▶ _TASK DIRECTIONS_
Each record below must be retyped exactly, with nothing left out.
>>>
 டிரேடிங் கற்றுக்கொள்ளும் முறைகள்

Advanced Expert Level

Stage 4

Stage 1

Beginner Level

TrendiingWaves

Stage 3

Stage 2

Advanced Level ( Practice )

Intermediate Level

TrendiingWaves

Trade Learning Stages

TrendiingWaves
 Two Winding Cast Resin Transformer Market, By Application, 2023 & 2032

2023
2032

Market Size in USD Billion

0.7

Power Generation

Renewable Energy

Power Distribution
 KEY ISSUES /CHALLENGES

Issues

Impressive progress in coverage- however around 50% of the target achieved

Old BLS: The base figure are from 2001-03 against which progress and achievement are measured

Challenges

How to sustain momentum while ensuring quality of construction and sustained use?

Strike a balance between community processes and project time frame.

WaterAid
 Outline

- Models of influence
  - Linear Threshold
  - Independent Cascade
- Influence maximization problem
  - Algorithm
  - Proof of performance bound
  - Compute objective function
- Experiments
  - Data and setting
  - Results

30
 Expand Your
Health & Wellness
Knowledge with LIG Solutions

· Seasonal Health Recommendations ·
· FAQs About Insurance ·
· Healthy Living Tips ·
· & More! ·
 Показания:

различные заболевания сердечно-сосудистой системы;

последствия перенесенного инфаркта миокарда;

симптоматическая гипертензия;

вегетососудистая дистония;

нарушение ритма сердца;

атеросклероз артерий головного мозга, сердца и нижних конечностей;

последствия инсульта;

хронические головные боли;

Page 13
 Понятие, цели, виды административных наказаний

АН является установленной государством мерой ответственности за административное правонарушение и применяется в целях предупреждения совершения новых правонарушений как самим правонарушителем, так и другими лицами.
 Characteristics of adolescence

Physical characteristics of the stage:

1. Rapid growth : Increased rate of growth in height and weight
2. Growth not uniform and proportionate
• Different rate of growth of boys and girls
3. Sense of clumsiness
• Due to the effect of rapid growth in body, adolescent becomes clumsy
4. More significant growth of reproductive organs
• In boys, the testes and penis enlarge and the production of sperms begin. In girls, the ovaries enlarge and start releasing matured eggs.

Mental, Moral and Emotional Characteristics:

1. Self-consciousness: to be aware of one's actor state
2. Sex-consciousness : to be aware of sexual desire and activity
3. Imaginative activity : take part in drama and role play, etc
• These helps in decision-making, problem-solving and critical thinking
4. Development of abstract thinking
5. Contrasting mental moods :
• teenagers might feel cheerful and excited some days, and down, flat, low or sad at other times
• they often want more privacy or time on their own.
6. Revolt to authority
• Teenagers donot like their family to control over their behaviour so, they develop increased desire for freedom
<<<
▶ _RESULT BELOW_
 டிரேடிங் கற்றுக்கொள்ளும் முறைகள்

Advanced Expert Level

Stage 4

Stage 1

Beginner Level

TrendiingWaves

Stage 3

Stage 2

Advanced Level ( Practice )

Intermediate Level

TrendiingWaves

Trade Learning Stages

TrendiingWaves
 Two Winding Cast Resin Transformer Market, By Application, 2023 & 2032

2023
2032

Market Size in USD Billion

0.7

Power Generation

Renewable Energy

Power Distribution
 KEY ISSUES /CHALLENGES

Issues

Impressive progress in coverage- however around 50% of the target achieved

Old BLS: The base figure are from 2001-03 against which progress and achievement are measured

Challenges

How to sustain momentum while ensuring quality of construction and sustained use?

Strike a balance between community processes and project time frame.

WaterAid
 Outline

- Models of influence
  - Linear Threshold
  - Independent Cascade
- Influence maximization problem
  - Algorithm
  - Proof of performance bound
  - Compute objective function
- Experiments
  - Data and setting
  - Results

30
 Expand Your
Health & Wellness
Knowledge with LIG Solutions

· Seasonal Health Recommendations ·
· FAQs About Insurance ·
· Healthy Living Tips ·
· & More! ·
 Показания:

различные заболевания сердечно-сосудистой системы;

последствия перенесенного инфаркта миокарда;

симптоматическая гипертензия;

вегетососудистая дистония;

нарушение ритма сердца;

атеросклероз артерий головного мозга, сердца и нижних конечностей;

последствия инсульта;

хронические головные боли;

Page 13
 Понятие, цели, виды административных наказаний

АН является установленной государством мерой ответственности за административное правонарушение и применяется в целях предупреждения совершения новых правонарушений как самим правонарушителем, так и другими лицами.
 Characteristics of adolescence

Physical characteristics of the stage:

1. Rapid growth : Increased rate of growth in height and weight
2. Growth not uniform and proportionate
• Different rate of growth of boys and girls
3. Sense of clumsiness
• Due to the effect of rapid growth in body, adolescent becomes clumsy
4. More significant growth of reproductive organs
• In boys, the testes and penis enlarge and the production of sperms begin. In girls, the ovaries enlarge and start releasing matured eggs.

Mental, Moral and Emotional Characteristics:

1. Self-consciousness: to be aware of one's actor state
2. Sex-consciousness : to be aware of sexual desire and activity
3. Imaginative activity : take part in drama and role play, etc
• These helps in decision-making, problem-solving and critical thinking
4. Development of abstract thinking
5. Contrasting mental moods :
• teenagers might feel cheerful and excited some days, and down, flat, low or sad at other times
• they often want more privacy or time on their own.
6. Revolt to authority
• Teenagers donot like their family to control over their behaviour so, they develop increased desire for freedom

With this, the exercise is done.